Here are my observations today:

  • I didn't know what the feed would be, it turns out to be Fox Sports Network (Ohio) with the local cable sports broadcasters

  • The feed includes all the commercials that are airing (I'm a veteran viewer of these cablecasts)

  • The inclusion of commercials is significant because I'm not convinced that this service will continue on a subscription model, and it would be easy enough for mlb.com to insert its own commercials if it saw fit

  • I'm multitasking, checking email and fighting off invaders to my PC (wow, these uninvited guests are getting to be as big or bigger a problem as is spam)

  • I am on an Adelphia broadband service using a Wireless G connection to my PC (this is not Adelphia's high end broadband--I dropped back to the less expensive service because I could see no difference between the two); there have been no hiccups whatsoever during the entire broadcast

  • the audio is perfect to my ears (high fi as far as I can tell, but I can't detect any stereo)

  • the video is running on Windows Media Player 9 (Realplayer was the only other option offered) at a screen size of xxx by xxx

  • fullscreen is available but probably only useful if I were to use the monitor as a TV set at a distance

  • OK, I have to stop with 2 outs in the top of the ninth, no one on....I've turned on XM radio and the broadcast is 10-15 seconds ahead of the PC video buffer. OH! Tears in my eyes as Bob Wickman strikes out 2 in the ninth and the Indians win, 3-2 for 9 in a row!

  • Whew. OK, I do love the Indians radio broadcasts (Tom Hamilton is much more dramatic than the local Fox broadcasters)

  • mlb.com cut off the feed during a commercial break so I won't get to see the obligatory post game interview and that ticks me off, bad experience

  • The remainder of the season would be $49.95 for all games except blackouts (almost certainly to stop competition with national TV broadcasts and ESPN Sunday Night Baseball cablecasts). Baseball is my favorite sport, but it is the Indians I care about and I'm not sure how much it would cost me to resubscribe to MLB on satelite television

  • I'm turning on the Minnesota Twins game because they are ahead of the Indians (and the White Sox are being ridiculous)...I think I like the idea of grabbing a video feed of other games but is this as good or better than a TV subscription?)
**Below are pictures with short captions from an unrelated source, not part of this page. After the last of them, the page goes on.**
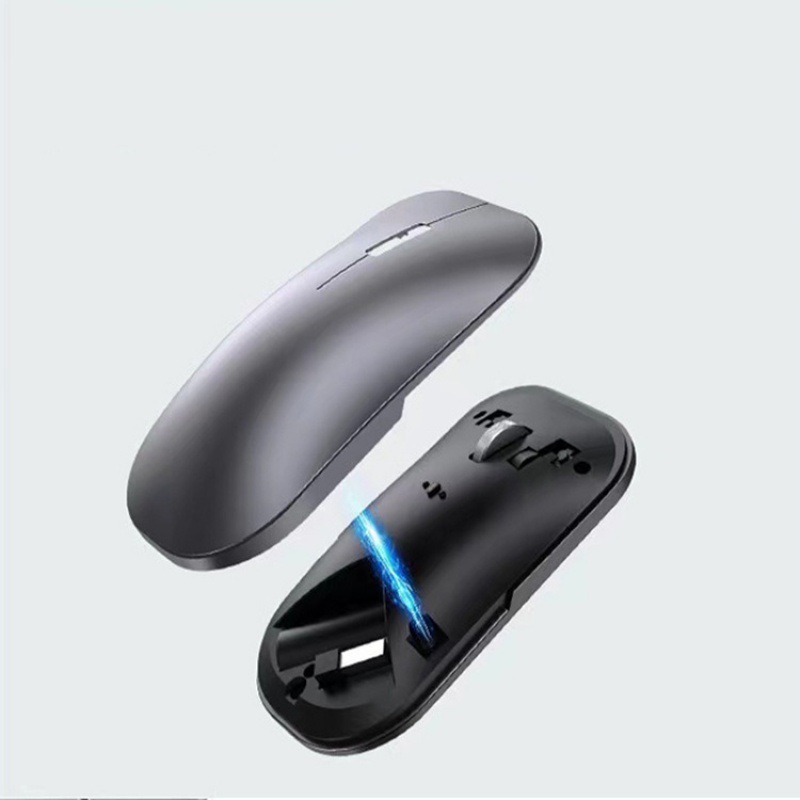 Factory Direct Sales Wireless Mouse Dual-Mode Bluetooth 2.4g Office Standard Suitable for Laptops, Tablets, Mobile Phones, Computer Accessories
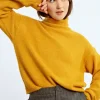 Turtleneck Sweater In Saffron Yellow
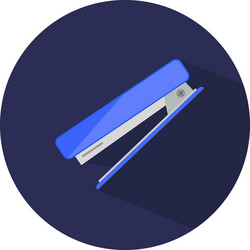 Blue steplar on a white background Royalty Free Vector Image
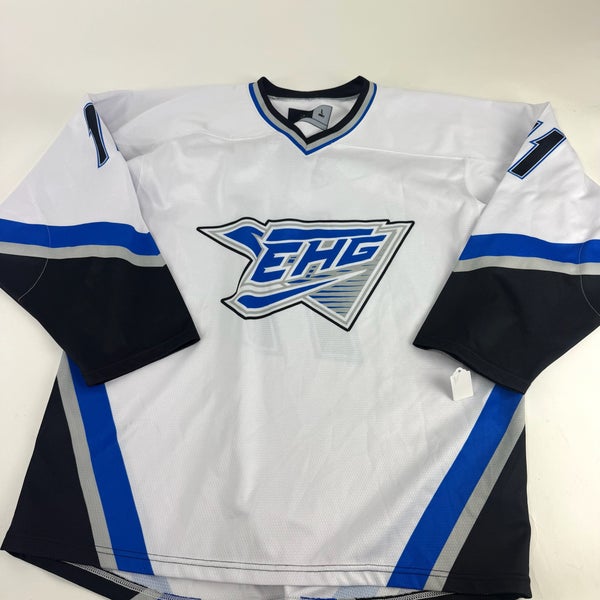 Used White and Blue Practice Jersey | Senior Large | B594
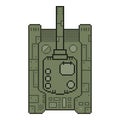 Pixel military tank top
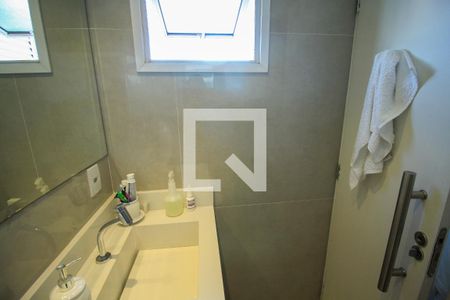 Banheiro da Suíte de apartamento à venda com 1 quarto, 29m² em Brás, São Paulo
  • XM radio is allowing the Indians' post game show (this is a change from earlier in the season, but we Indians fans are everywhere and XM may have heard from a lot of us...maybe I should call them and ask)


So how can I sum up my experience? Well, it's unusual for any sports team to have won 9 in a row and that has very much to do with why I did the trial subscription. The game was a pitcher's battle with few controversial plays, so I could have been out in the yard listening to my XM radio boombox. I was also highly involved in the broadcast, also a very relevant point. So it's the context, stupid. (c) 2005 by Dr. Bruce C. Klopfenstein.